Ogni volta che lei torna a Torino raccoglie sempre applausi.
«Vero. La gente mi apprezza per come mi sono comportato. Ho sempre dato il massimo e mi sono trovato molto bene a Torino. Tutte le volte che torno ricevo cenni di ringraziamento».

La ciliegina sulla torta l'ha messa l'8 febbraio del 2006, quando con la maglia del Parma in casa della Juventus, sull'1-1, Del Piero tirò un rigore molto dubbio sulla traversa. Lei si girò e fece il famoso «salame» alla curva bianconera. I tifosi granata non lo scordano.
«Sì, può darsi che anche quell'episodio abbia contribuito, ma credo che mi apprezzino per quello che ho fatto con la maglia granata. E poi i tempi sono diversi, la Juve non è più quella di Moggi. Oggi è una società seria e che va rispettata e ammirata».

Torniamo al match di domenica. Rispetto all'andata cosa cambierà?
«Spero che non cambi il risultato. Quella del Tardini fu una partita strana, con il Toro subito in vantaggio e poi vicino al 2-0. Dopo di che è iniziata la nostra rimonta e abbiamo vinto bene. In ogni caso mi aspetto una partita molto difficile perché il Toro gioca bene e sfrutta il contropiede con i suoi attaccanti molto veloci».

Sarà anche la sfida fra Immobile e Cassano, due che aspirano ad un posto in azzurro per i Mondiali.
«Vero. Gli occhi di tutti sono sempre per gli attaccanti, ma io sono convinto che ogni singolo giocatore sarà decisivo per vincere la partita».

Sotto la sua guida Mirante è riuscito ad entrare nel giro della Nazionale. Andrà in Brasile secondo lei?
«Antonio negli ultimi due campionati è stato senza dubbio il portiere dal rendimento più alto e più costante e secondo me merita la convocazione. De Sanctis ha rinunciato all'azzurro e Marchetti non gioca nella Lazio. Non so cosa succederà, deciderà Prandelli ma so che lui accetterà con serietà ogni decisione del cittì».

Come procede la maturazione di Bajza?
«Molto bene. E' arrivato l'anno scorso e sono contento della sua evoluzione. E' un portiere molto bravo che dovrà fare un percorso di maturazione e può arrivare ad un ottimo livello. Ho cercato di farlo migliorare senza avere la presunzione di poterlo stravolgere».

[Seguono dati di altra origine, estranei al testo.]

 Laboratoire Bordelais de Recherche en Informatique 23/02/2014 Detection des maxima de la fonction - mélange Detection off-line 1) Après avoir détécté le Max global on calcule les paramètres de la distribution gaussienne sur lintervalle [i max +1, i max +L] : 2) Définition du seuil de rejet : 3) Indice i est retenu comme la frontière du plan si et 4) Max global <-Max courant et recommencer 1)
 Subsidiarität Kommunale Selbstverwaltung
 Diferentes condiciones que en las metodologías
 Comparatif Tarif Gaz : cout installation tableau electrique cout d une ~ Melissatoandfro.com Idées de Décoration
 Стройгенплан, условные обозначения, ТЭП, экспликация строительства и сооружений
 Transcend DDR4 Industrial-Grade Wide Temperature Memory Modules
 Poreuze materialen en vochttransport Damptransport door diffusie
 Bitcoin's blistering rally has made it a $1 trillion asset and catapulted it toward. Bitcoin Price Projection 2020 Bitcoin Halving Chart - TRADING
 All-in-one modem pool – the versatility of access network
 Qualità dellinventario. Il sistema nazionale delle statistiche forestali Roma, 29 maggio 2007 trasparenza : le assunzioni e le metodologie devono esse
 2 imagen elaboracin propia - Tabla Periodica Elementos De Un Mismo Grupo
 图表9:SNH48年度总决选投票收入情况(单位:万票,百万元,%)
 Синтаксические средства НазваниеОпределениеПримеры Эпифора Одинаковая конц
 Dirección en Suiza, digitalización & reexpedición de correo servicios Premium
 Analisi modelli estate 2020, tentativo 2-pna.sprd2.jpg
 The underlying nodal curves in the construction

Cosa avete in mente per lui? Resterà a fare il dodicesimo o lo manderete a giocare in qualche altra squadra?
«Se Mirante resterà, credo che lo manderemo in un squadra dove possa giocare con una certa continuità e proseguire nel suo percorso di maturazione. Potrà ottenere grandi soddisfazioni anche lui se continua su questa strada».